But the Trump administration stopped releasing data on troop deployments in Iraq, Afghanistan and Syria starting in December 2017, which makes it extremely difficult to see whether they’re really withdrawing troops as the president said they would. Before then, under both Republican and Democratic administrations, the Defense Department made publicly available the number of U.S. civilian and military personnel serving in these countries in quarterly manpower reports.

To restart the release of this information, we filed a Freedom of Information Act (FOIA) request in April, but the Pentagon failed to respond. So we sued the U.S. government Wednesday to release this data, as well as information that shows why these records were kept hidden from the American public. The Project on Government Oversight will be filing a complaint as well in the coming days.
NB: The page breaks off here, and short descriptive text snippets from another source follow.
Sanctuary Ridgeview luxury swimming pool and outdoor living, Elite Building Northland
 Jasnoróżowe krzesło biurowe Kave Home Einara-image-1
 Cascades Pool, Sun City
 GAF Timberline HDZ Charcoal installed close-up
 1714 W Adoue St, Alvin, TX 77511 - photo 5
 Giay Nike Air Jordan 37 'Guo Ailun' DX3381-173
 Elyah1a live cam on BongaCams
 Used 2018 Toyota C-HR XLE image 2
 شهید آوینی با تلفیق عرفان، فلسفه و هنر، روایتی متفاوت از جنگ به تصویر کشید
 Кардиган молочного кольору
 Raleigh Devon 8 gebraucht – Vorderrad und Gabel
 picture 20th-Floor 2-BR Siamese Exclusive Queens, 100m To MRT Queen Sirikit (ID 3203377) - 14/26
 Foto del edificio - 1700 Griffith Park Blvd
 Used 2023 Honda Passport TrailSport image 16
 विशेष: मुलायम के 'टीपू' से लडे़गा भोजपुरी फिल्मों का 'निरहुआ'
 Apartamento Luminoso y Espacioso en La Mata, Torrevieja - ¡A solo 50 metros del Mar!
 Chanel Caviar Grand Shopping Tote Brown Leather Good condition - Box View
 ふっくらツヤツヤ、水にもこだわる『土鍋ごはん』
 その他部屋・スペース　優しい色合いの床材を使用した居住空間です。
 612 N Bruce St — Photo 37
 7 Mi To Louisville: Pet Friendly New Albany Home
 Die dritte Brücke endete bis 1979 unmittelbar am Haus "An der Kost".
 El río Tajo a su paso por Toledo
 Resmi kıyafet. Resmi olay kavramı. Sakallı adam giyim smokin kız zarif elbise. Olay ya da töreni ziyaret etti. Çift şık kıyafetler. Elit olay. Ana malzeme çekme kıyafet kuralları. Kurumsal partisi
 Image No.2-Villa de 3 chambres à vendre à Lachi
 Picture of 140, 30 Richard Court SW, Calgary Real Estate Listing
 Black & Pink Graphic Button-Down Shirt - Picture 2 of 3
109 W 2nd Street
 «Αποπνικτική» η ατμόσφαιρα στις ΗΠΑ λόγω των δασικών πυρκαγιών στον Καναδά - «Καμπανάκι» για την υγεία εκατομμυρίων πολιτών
As our lawsuit states, “This data served as a critical source of specific and consistent official information about the U.S. military presence in key combat zones. Transparency on troop levels has been essential for public oversight and accountability concerning the progress of military operations in the Middle East and South Asia.”

To understand what’s going on in these war zones, Americans need access to this vital information. Is Trump keeping his pledge? As U.S. military personnel are drawn down, are the number of U.S. contractors going up? What correlations exist between the number of U.S. troops and violence in these places? These are the types of questions that journalists and policy experts will be investigating, but to do that, they need access to basic data about how many U.S. troops have been deployed over the past few years and how many remain deployed today.

What’s more, the quarterly Defense Department reports provided predictability and reliability instead of allowing officials to choose whether, when and how to make the information available. The announcements for reduced U.S. troop levels in Iraq and Afghanistan came with just eight weeks left until the election. Without the regular data to compare, these declarations simply can’t be trusted. In the meantime, U.S. forces in Syria appear to be zigzagging out and then back into the country. Who can tell what’s happening there? Americans deserve to know.

The Pentagon may argue that there is a usefulness to this secrecy, especially in places such as Afghanistan, where the United States was negotiating with the Taliban on a “peace deal.” But that deal was signed in February, initiating a countdown clock for a complete U.S. withdrawal from the country within 14 months. Diplomatic secrecy is no longer a plausible reason for failing to share this information with the public, if it ever was. The administration has not turned the information spigot off completely, either, but it’s recently turned instead to potentially highly misleading releases of information. The Pentagon now says it will sometimes tell the public only how many troops are “permanently assigned for duty at these locations” — a newfangled accounting practice that neither allows for true comparisons with past troop commitments nor insight into where American troops are being put in harm’s way. It also gives a false impression of a lower level of troop commitments, a political boon to Trump.

In a Fox News interview in August, Trump touted that he had accomplished a campaign promise by “bringing many of the troops home and most of the troops home.”

American voters don’t have the information required to evaluate Trump’s self-proclaimed record and the decisions he’s made over where and when to risk U.S. soldiers’ lives. The number of U.S. troops deployed over recent years and in today’s war zones is a key part of that assessment.

It shouldn’t require a lawsuit to have this kind of information given to the American public.